▶ **Entries supplied**:
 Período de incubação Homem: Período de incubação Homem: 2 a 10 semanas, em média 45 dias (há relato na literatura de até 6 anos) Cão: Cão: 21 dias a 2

---

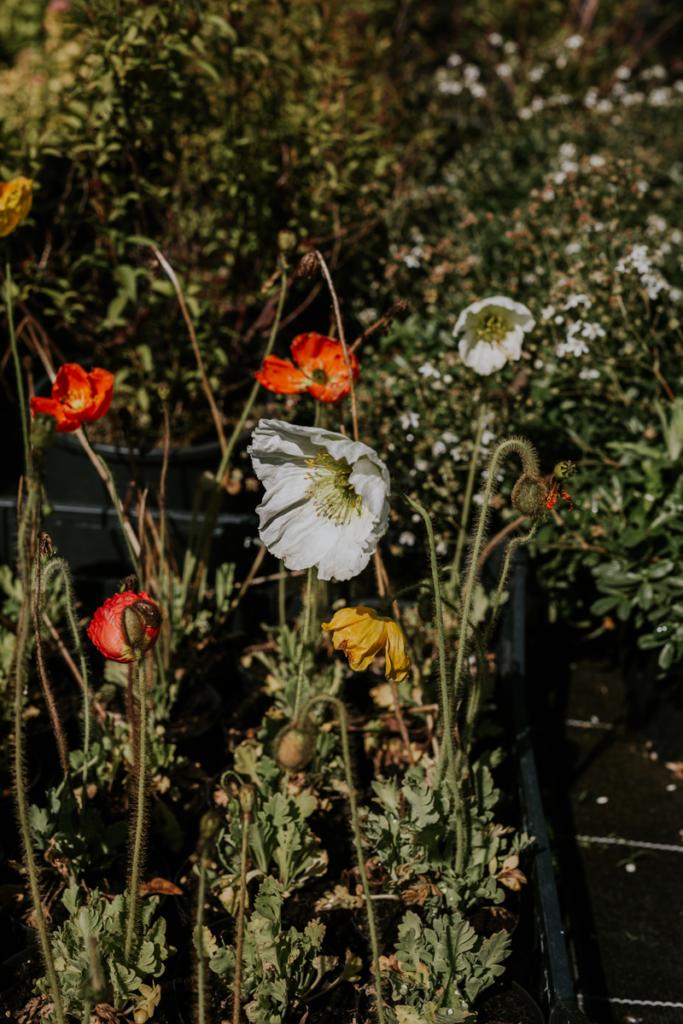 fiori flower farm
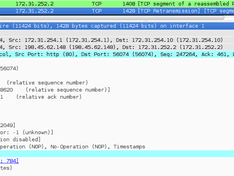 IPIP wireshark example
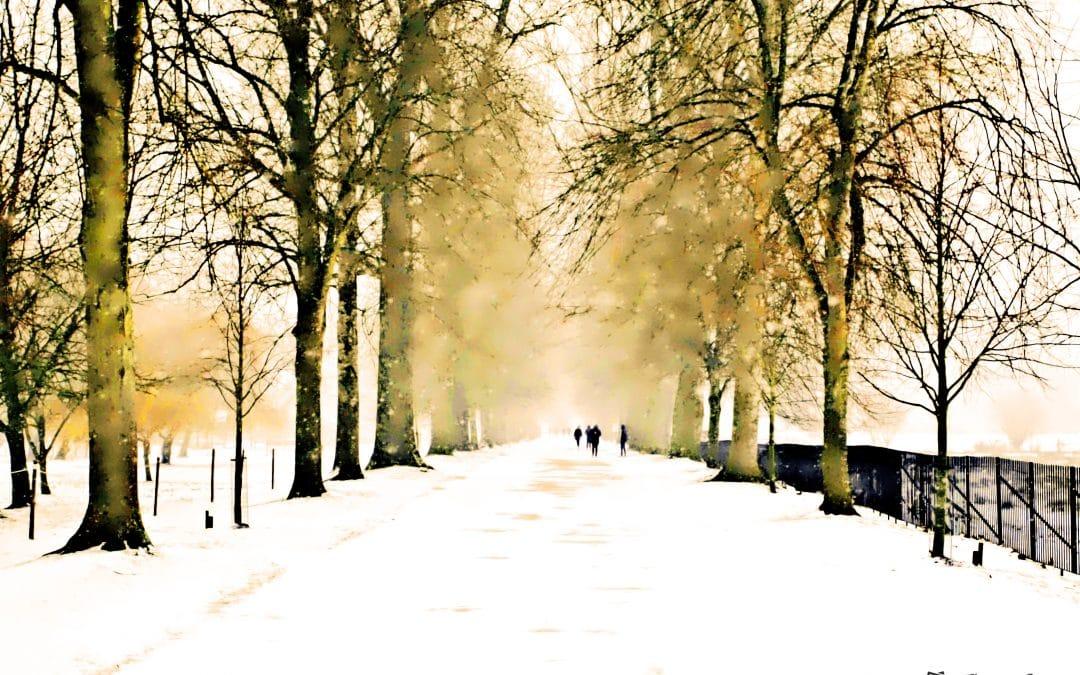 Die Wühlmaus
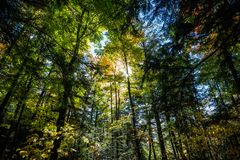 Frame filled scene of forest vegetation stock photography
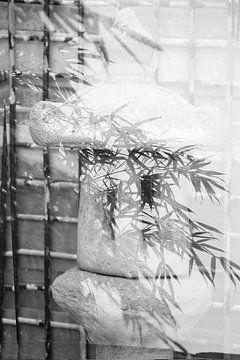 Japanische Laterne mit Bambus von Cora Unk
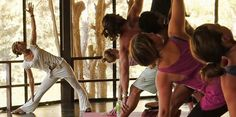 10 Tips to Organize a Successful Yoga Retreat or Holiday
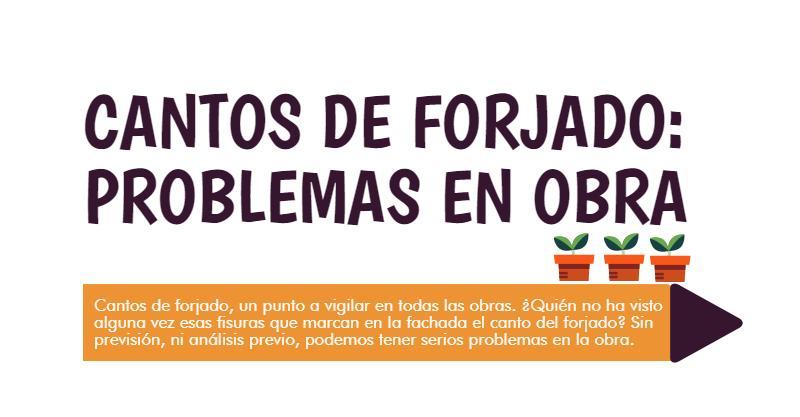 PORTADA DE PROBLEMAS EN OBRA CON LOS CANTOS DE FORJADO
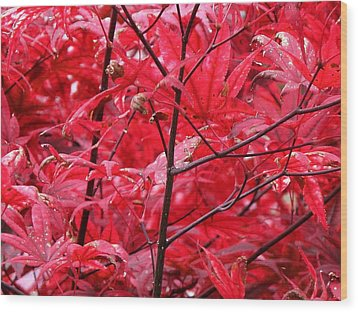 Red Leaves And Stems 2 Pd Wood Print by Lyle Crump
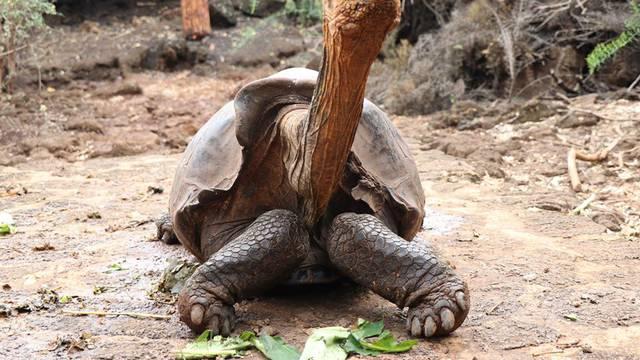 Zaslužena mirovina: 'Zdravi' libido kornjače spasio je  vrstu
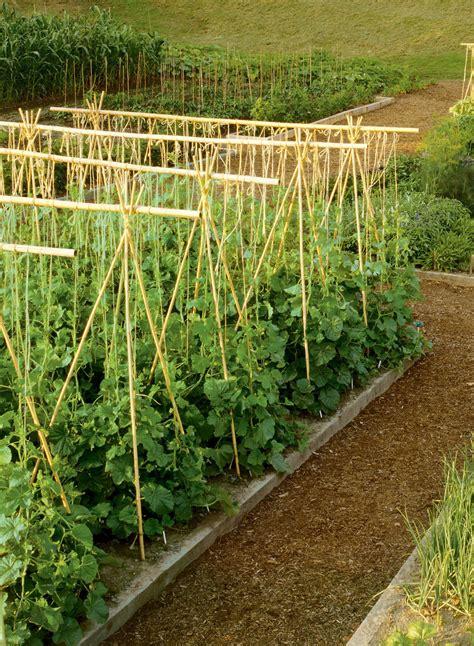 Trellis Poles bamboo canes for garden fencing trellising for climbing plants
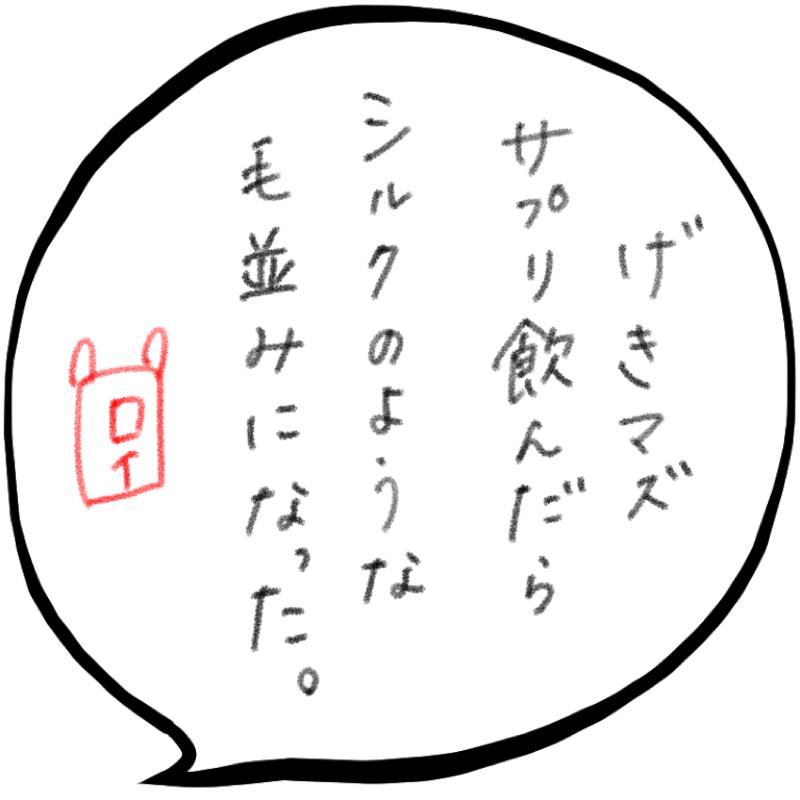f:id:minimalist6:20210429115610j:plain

==

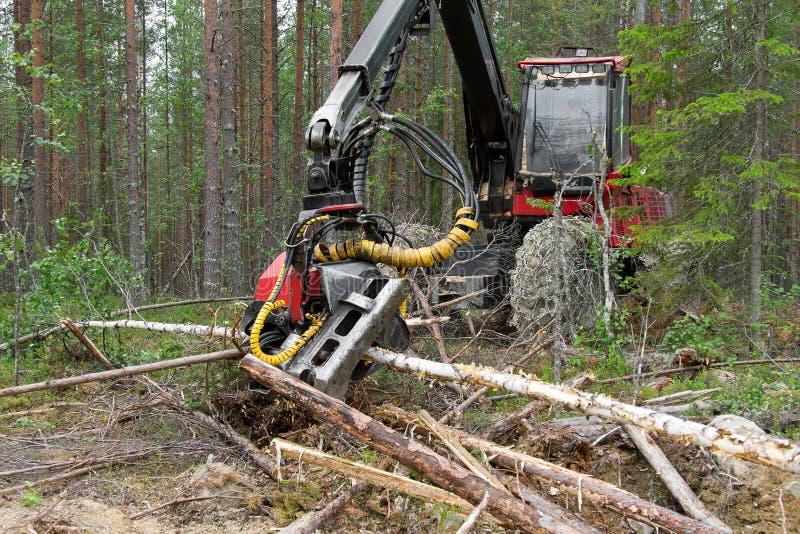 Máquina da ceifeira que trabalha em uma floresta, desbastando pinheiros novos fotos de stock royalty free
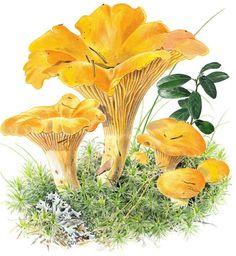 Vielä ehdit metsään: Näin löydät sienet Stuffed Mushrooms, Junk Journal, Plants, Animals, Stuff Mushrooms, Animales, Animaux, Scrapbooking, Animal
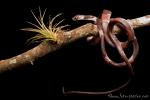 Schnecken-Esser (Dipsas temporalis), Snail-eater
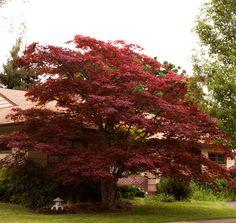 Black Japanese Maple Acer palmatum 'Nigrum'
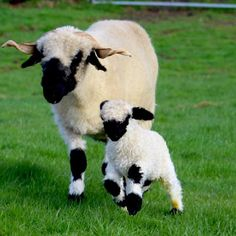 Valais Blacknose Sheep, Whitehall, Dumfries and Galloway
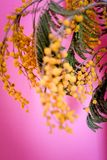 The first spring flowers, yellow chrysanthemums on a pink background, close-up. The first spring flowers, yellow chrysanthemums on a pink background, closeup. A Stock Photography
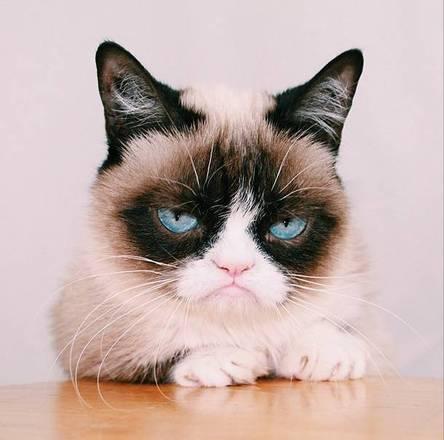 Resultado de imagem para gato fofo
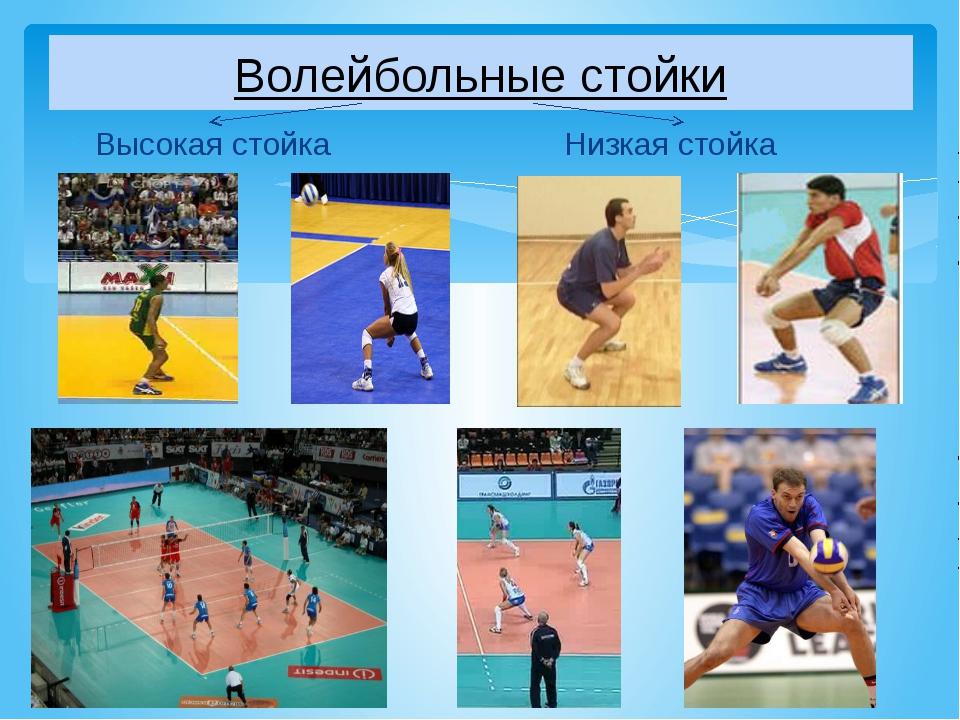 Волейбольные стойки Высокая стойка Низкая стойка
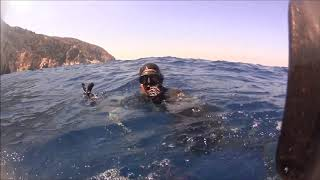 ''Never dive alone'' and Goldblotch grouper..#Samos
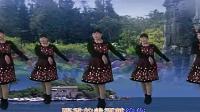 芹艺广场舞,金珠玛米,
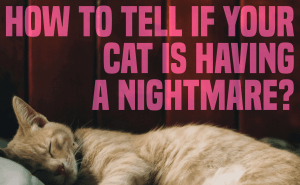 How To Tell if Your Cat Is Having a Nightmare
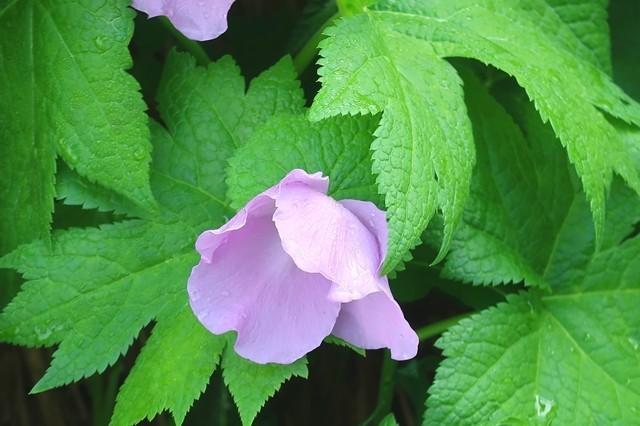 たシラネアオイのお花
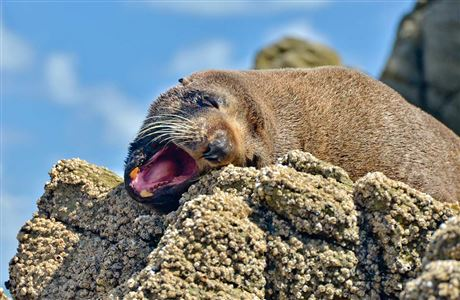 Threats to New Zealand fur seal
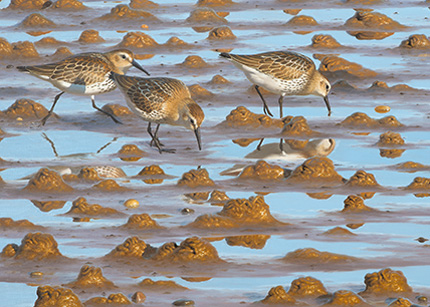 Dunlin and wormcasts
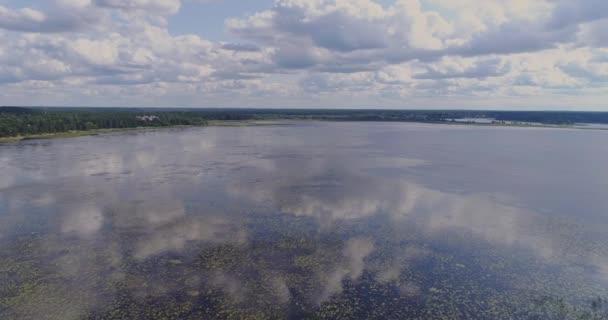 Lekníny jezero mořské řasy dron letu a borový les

▶ **Problem details**:
What you return from the records above should be exactly everything from the line with "Die Wühlmaus" down to the line with "Zaslužena mirovina: 'Zdravi'", both kept, and no pictures.

▶ **Problem solution**:
 Die Wühlmaus
 Frame filled scene of forest vegetation stock photography
 Japanische Laterne mit Bambus von Cora Unk
 10 Tips to Organize a Successful Yoga Retreat or Holiday
 PORTADA DE PROBLEMAS EN OBRA CON LOS CANTOS DE FORJADO
 Red Leaves And Stems 2 Pd Wood Print by Lyle Crump
 Zaslužena mirovina: 'Zdravi' libido kornjače spasio je  vrstu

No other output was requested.